## Exercise brief
From the first line to the last, repeat the data below exactly.

(Given information Opens)

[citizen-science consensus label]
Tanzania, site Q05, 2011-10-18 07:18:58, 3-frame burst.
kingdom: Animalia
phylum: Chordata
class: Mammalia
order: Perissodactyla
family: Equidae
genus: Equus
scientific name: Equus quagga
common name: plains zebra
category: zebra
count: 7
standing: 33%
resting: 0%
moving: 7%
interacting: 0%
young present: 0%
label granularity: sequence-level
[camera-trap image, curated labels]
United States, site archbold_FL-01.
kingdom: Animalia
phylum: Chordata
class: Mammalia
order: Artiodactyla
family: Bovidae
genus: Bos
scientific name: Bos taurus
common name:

(Given information Closes)

## Final answer
[citizen-science consensus label]
Tanzania, site Q05, 2011-10-18 07:18:58, 3-frame burst.
kingdom: Animalia
phylum: Chordata
class: Mammalia
order: Perissodactyla
family: Equidae
genus: Equus
scientific name: Equus quagga
common name: plains zebra
category: zebra
count: 7
standing: 33%
resting: 0%
moving: 7%
interacting: 0%
young present: 0%
label granularity: sequence-level
[camera-trap image, curated labels]
United States, site archbold_FL-01.
kingdom: Animalia
phylum: Chordata
class: Mammalia
order: Artiodactyla
family: Bovidae
genus: Bos
scientific name: Bos taurus
common name:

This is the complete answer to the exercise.